-- Start INPUT --

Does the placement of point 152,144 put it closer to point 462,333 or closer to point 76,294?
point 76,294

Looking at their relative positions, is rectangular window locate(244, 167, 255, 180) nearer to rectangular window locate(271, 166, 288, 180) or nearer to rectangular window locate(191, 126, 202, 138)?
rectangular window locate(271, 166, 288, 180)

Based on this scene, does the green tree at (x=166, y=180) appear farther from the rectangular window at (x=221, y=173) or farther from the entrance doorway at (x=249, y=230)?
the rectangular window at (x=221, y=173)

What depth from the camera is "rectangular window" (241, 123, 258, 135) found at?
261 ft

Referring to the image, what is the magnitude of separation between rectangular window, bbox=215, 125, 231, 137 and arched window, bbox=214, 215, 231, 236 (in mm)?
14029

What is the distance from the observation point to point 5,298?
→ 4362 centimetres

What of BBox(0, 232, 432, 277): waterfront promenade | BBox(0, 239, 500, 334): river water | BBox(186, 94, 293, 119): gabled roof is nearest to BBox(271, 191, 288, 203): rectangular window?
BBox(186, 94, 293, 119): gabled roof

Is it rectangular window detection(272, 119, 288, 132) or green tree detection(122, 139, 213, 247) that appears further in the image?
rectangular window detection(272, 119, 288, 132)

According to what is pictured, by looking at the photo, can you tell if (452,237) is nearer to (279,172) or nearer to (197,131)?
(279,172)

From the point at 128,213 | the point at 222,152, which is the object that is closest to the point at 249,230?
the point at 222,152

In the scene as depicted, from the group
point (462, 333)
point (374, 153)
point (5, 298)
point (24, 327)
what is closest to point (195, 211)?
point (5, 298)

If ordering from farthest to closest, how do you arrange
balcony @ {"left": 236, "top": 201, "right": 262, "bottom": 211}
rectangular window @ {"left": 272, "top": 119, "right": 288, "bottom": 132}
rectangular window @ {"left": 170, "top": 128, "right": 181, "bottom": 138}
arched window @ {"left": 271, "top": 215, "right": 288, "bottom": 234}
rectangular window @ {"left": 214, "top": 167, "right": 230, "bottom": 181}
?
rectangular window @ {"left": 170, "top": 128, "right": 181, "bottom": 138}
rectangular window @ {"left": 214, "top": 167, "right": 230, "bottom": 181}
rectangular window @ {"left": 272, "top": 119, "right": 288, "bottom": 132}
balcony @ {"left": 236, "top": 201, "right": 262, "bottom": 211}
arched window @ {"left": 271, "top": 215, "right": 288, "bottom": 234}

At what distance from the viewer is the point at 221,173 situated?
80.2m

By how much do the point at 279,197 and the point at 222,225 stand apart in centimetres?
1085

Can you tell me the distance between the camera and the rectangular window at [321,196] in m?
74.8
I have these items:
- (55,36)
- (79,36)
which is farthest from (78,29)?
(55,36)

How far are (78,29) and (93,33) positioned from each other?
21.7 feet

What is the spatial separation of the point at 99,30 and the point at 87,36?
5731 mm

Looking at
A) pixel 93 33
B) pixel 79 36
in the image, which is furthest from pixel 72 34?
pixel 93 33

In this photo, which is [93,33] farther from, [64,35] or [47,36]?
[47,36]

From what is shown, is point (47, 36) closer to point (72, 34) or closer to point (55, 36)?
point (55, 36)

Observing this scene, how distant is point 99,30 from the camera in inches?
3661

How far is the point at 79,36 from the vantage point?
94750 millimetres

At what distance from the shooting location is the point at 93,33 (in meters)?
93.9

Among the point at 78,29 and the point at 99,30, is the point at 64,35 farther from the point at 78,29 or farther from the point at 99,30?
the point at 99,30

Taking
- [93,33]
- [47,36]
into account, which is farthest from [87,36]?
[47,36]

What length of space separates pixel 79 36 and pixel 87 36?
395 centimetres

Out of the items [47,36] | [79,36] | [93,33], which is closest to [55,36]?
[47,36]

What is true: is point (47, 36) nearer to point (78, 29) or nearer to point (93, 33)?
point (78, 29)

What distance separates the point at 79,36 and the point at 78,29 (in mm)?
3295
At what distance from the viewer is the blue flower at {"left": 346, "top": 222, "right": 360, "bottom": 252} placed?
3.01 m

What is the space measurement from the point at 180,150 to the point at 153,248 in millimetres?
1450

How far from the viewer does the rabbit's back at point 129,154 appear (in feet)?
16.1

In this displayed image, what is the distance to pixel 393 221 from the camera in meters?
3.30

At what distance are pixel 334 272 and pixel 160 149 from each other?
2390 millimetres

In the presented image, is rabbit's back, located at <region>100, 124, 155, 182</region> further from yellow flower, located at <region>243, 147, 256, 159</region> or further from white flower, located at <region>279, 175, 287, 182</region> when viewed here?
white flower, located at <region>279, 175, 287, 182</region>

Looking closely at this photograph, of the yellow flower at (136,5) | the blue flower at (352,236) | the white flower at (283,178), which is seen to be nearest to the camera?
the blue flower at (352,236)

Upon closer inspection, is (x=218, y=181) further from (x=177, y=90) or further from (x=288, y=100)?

-- End INPUT --

WHAT IS NEEDED -> Could you rewrite the items from the line with "At what distance from the viewer is the blue" up to and including the line with "2390 millimetres", requests included, with every distance value in the answers multiplied by 2.5? Round each result to the same number of decimal places as the original, with halves rounded up, and leave the requests unchanged.

EXERCISE ANSWER ->
At what distance from the viewer is the blue flower at {"left": 346, "top": 222, "right": 360, "bottom": 252} placed?
7.53 m

What is the space measurement from the point at 180,150 to the point at 153,248 in millimetres?
3625

How far from the viewer does the rabbit's back at point 129,154 appear (in feet)?
40.3

In this displayed image, what is the distance to pixel 393 221 from the camera in meters?
8.25

At what distance are pixel 334 272 and pixel 160 149 from each other?
5975 millimetres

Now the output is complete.